How to reuse this workflow
- Once a character bible is stable, reuse it across projects. The same trait block produces consistent outputs even months later.
- Build a
scenes/library of approved outputs to use as additional references for new generations. - For a series, generate all key panels in one session per character so the conversational model warms up.
- Update the bible when the character “ages” or changes outfit by intent (chapter break, season change) — make it a deliberate version, not a drift.
Recommended workflow
Build twelve scene images of a mascot: canonical portrait first, 5-trait description, then for each scene, [trait block] doing [action] in [setting], [pose], [lighting]. Consistent across all twelve outputs. Total time about 3-4 hours including iteration; a tenth as long without this discipline but with unusable results.
Common mistakes
- Rephrasing the character description each scene. “Red hair” -> “ginger hair” -> “auburn hair” -> a different person by image 5.
- Adding new traits mid-series (“she has a pendant now”). Stick to what was in the canonical, or update the bible explicitly.
- Not saving the canonical image. You lose the only objective anchor and every drift compounds.
- Trying for hyperreal real-person consistency. Stick to stylized characters where the human eye forgives small differences.
- Using different models within a single character set. Midjourney Mira and Stable Diffusion Mira will not match; pick one.
- Letting prompt order drift. Always put the trait block first; moving it later in the prompt reduces its influence.
Advanced tips
- For maximum consistency, use tools with explicit character reference (Midjourney
--crefat weight 100, Stable Diffusion LoRA trained on 15-30 images, Flux Redux, Sora character system). - Stylized beats photoreal for consistency — cartoon and painterly characters tolerate small variations better than photoreal humans.
- For comics or story sequences, generate all panels in one session so the model “warms up” to the character.
- Train a LoRA once you have 15-30 approved outputs. Future generations will hold consistency without needing the reference image attached every time.

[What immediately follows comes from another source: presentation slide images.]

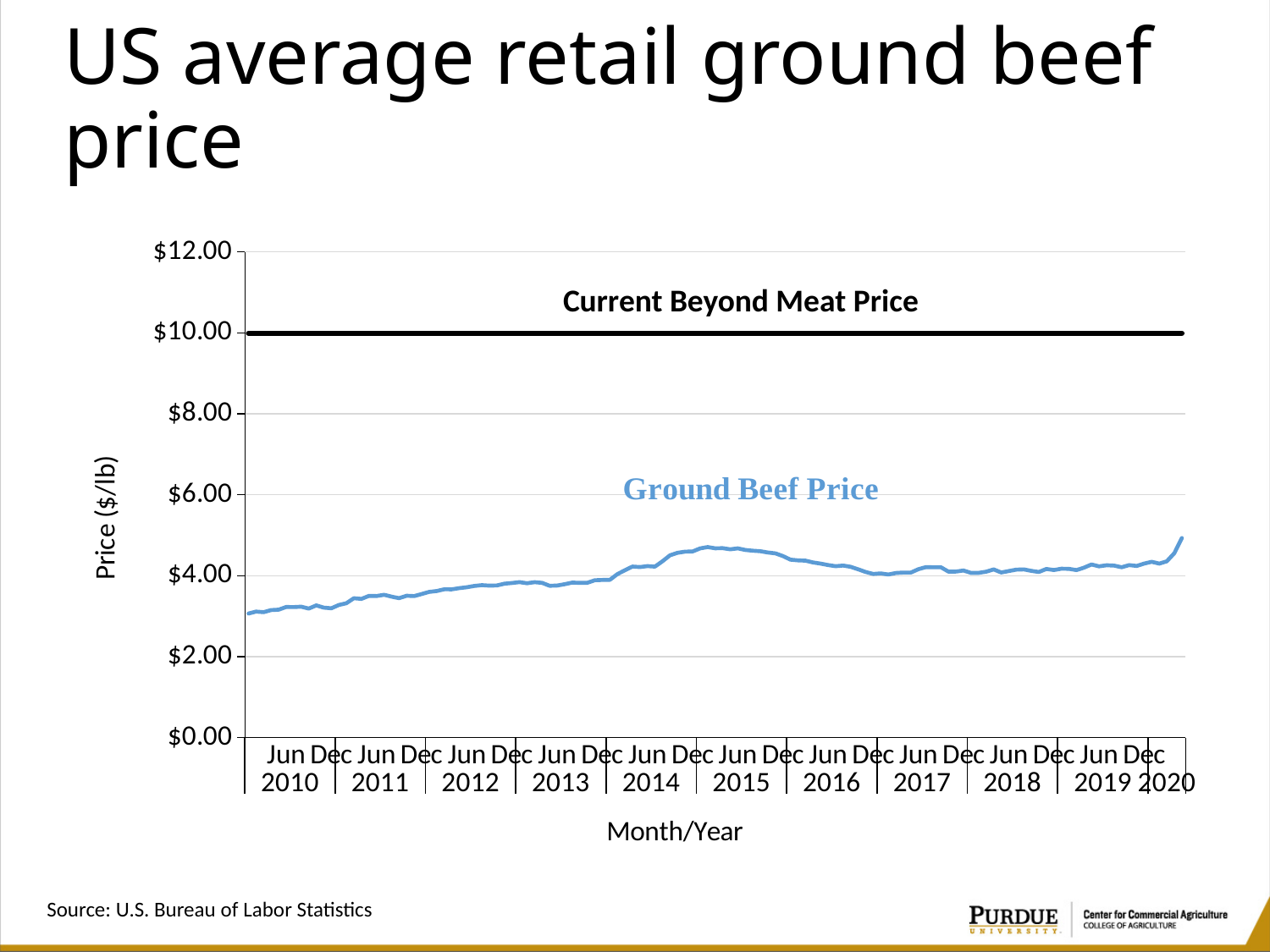
Is the Ground Beef Price at the end of the series in 2020 greater or less than $4.00? greater What source is cited for the chart data? U.S. Bureau of Labor Statistics Is the peak Ground Beef Price around 2015 greater or less than $6.00? less Is the Ground Beef Price in Jun 2010 greater or less than $4.00? less Does the Ground Beef Price rise or fall from 2010 to 2014? rise What is the label of the y axis? Price ($/lb) What kind of chart is shown on the slide? line chart How many years are labeled on the x axis? 11 How many data series are plotted on the chart? 2 Which is higher, the Current Beyond Meat Price or the Ground Beef Price? Current Beyond Meat Price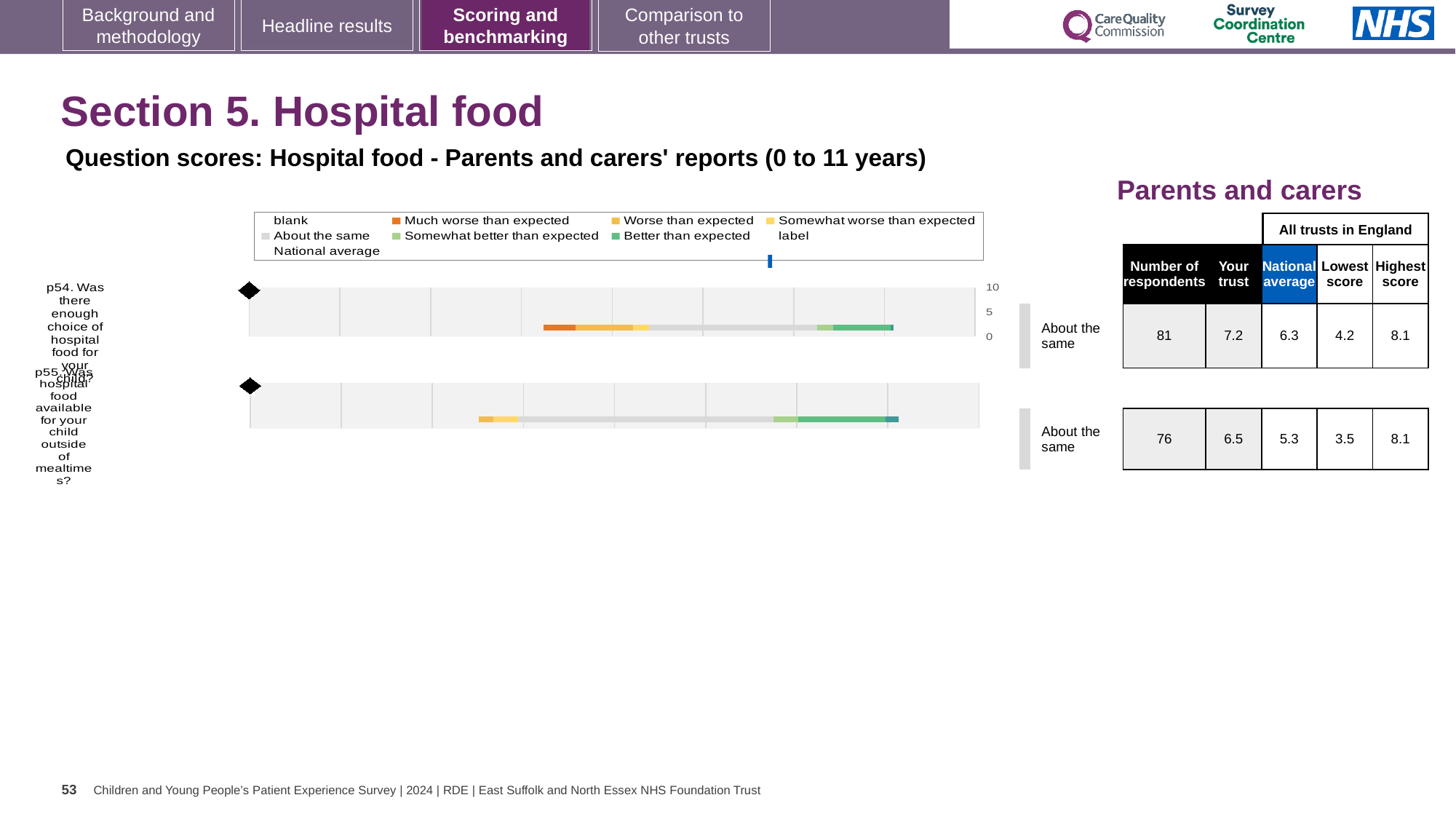
What colour represents 'Better than expected' in the chart legend? green What colour represents 'Much worse than expected' in the chart legend? orange How many respondents answered p55? 76 What benchmark category is shown for p54? About the same What is the 'Your trust' score for p54 (enough choice of hospital food for your child)? 7.2 How many entries does the chart legend list? 9 What kind of chart is shown on the slide? bar chart What is the lowest score among all trusts in England for p55? 3.5 What is the difference between the 'Your trust' score and the national average for p54? 0.9 Which question has the higher 'Your trust' score, p54 or p55? p54 How many questions (categories) are plotted in the chart? 2 What is the national average score for p55 (hospital food available outside of mealtimes)? 5.3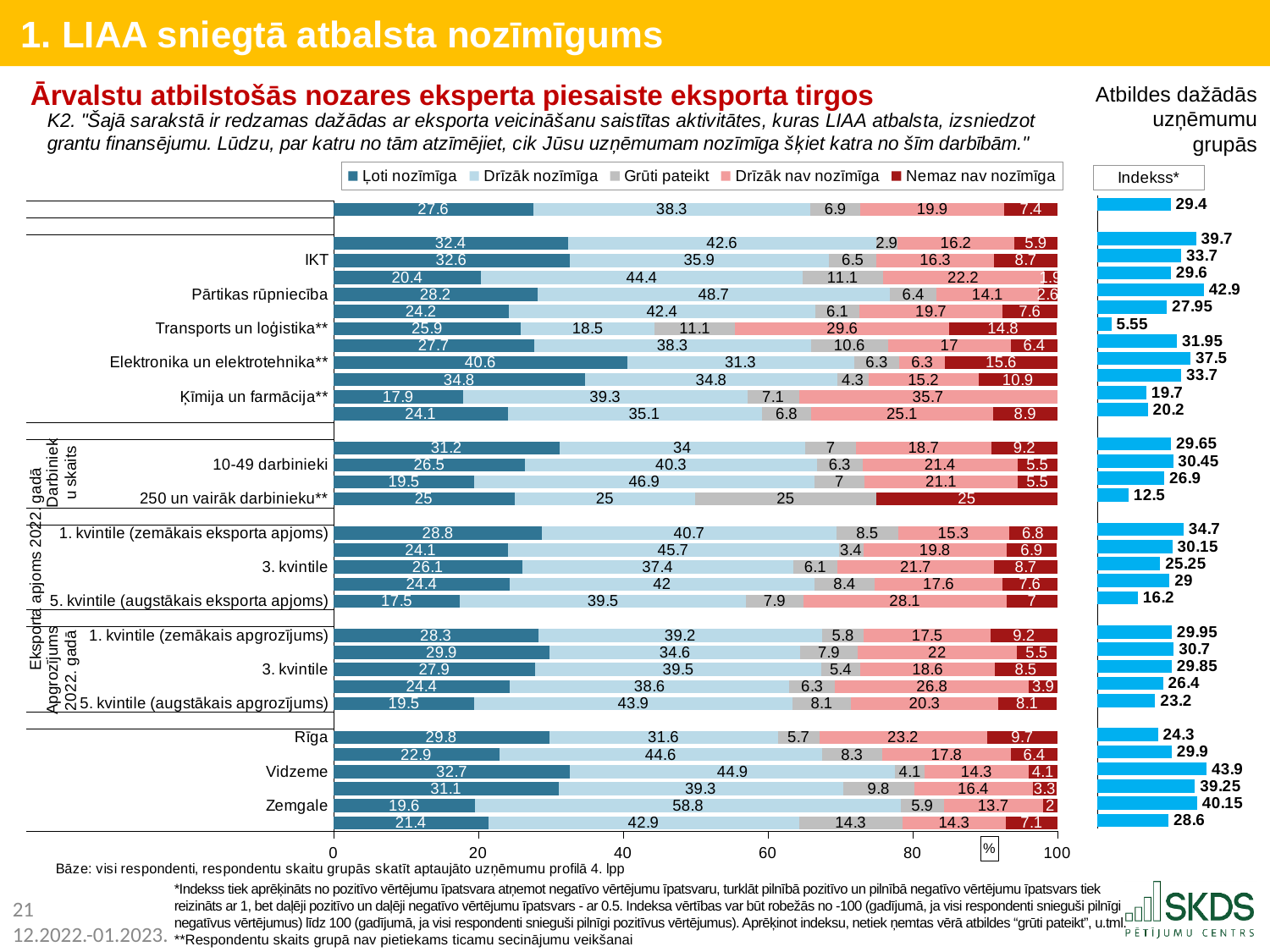
In the 'Indekss*' chart, is the value for Transports un loģistika** greater or less than 10? less In the main chart, what is the 'Drīzāk nozīmīga' value for Zemgale? 58.8 What kind of chart is the main chart on the slide? bar chart In the main chart, which has the larger 'Ļoti nozīmīga' value, Rīga or Vidzeme? Vidzeme In the main chart, what is the total of the stacked bar for Ķīmija un farmācija**? 100 In the 'Indekss*' chart on the right, what is the index value for Pārtikas rūpniecība? 42.9 In the main chart, what is the 'Ļoti nozīmīga' value for Elektronika un elektrotehnika**? 40.6 In the 'Indekss*' chart, which of the labelled groups has the lowest index value? Transports un loģistika** How many series does the legend of the main chart list? 5 In the main chart, what is the 'Nemaz nav nozīmīga' value for Transports un loģistika**? 14.8 In the main chart's legend, which series is shown in dark red? Nemaz nav nozīmīga In the main chart, what is the difference between the 'Drīzāk nozīmīga' values for Zemgale and Rīga? 27.2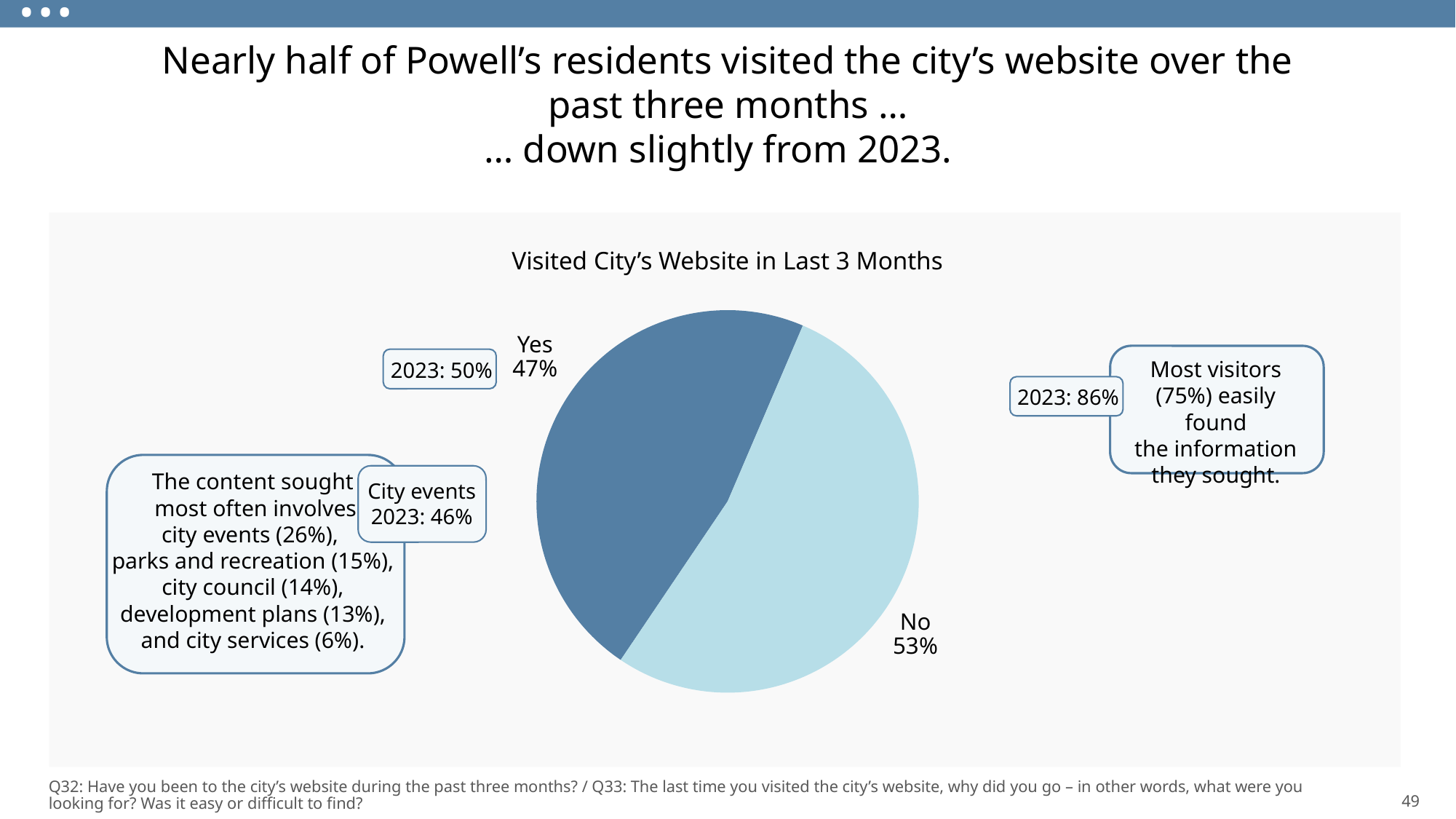
How many slices does the pie chart have? 2 Which category has the smallest share in the pie chart? Yes What percentage of respondents answered Yes in the Visited City's Website in Last 3 Months chart? 47% According to the callout next to the Yes slice, what was the Yes percentage in 2023? 50% Which category has the largest share in the pie chart? No What kind of chart is shown on the slide? Pie chart Which slice of the pie chart is larger, Yes or No? No Is the share of respondents who answered Yes greater or less than 50%? less What colour is the Yes slice of the pie chart? Dark blue What is the title of the chart? Visited City's Website in Last 3 Months What is the difference in percentage points between the No and Yes slices? 6 What percentage of respondents answered No in the Visited City's Website in Last 3 Months chart? 53%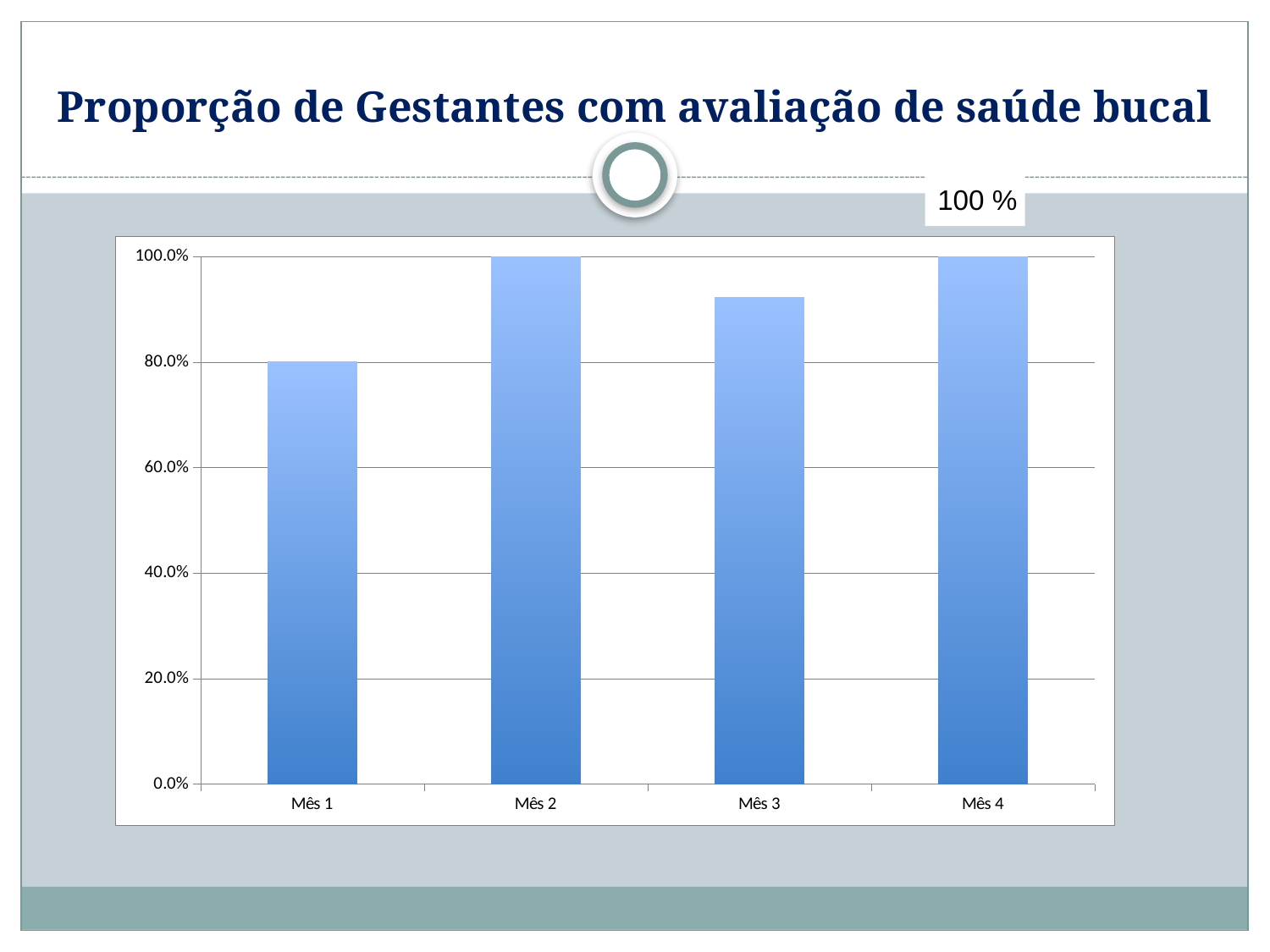
Is the value for Mês 3 greater or less than 80.0%? greater What is the value for Mês 1? 80.0% What is the difference between the values for Mês 2 and Mês 1? 20.0% How many months are shown on the x axis? 4 What is the value for Mês 2? 100.0% Which month has the lowest value? Mês 1 Does the value rise or fall from Mês 1 to Mês 2? Rise What is the title of the slide? Proporção de Gestantes com avaliação de saúde bucal What is the value for Mês 4? 100.0% Which is larger, the value for Mês 1 or the value for Mês 3? Mês 3 Is the value for Mês 3 greater or less than 100.0%? less What kind of chart is shown on the slide? Bar chart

- For video (Sora, Veo), generate a strong canonical key frame first, then use image-to-video to drive motion. Pure text-to-video character consistency is still weak.
Output checklist
- Canonical character image saved at high resolution.
- Trait list (5-7 specific traits) reused identically across scenes.
- Reference image attached as input in every tool that supports it.
- Character bible doc maintained and version-controlled.
- Scene outputs reviewed side by side at thumbnail size before approval.
FAQ
- Best tool for character consistency?: Midjourney
--creffor fast iteration, Stable Diffusion + LoRA for maximum control, Flux Redux for high-fidelity reference matching, Sora character system for video. Test all on your specific character; results vary by style. - Can I train a model on my character?: For Stable Diffusion, yes — LoRA needs about 15-30 reference images and produces strong consistency. DreamBooth is more powerful but heavier. For closed models, use their built-in reference features instead.
- Why does the face still drift even with a reference image?: Reference weight is probably too low, or the reference image itself was inconsistent (multiple angles in one image confuses the system). Use a single clean front-facing canonical.
- How many traits is too many?: Above 8-10 specific traits, models start to drop some randomly. Stick to the most visible and distinguishing.
- Can I do photoreal human consistency?: Not reliably with current public models. Stylized photoreal (a slightly painterly look) works; pure photoreal does not yet hold across enough variations.
- What if I need the character in 100 images?: Train a LoRA after the first 20 approved outputs. Future generations cost much less effort and stay more consistent.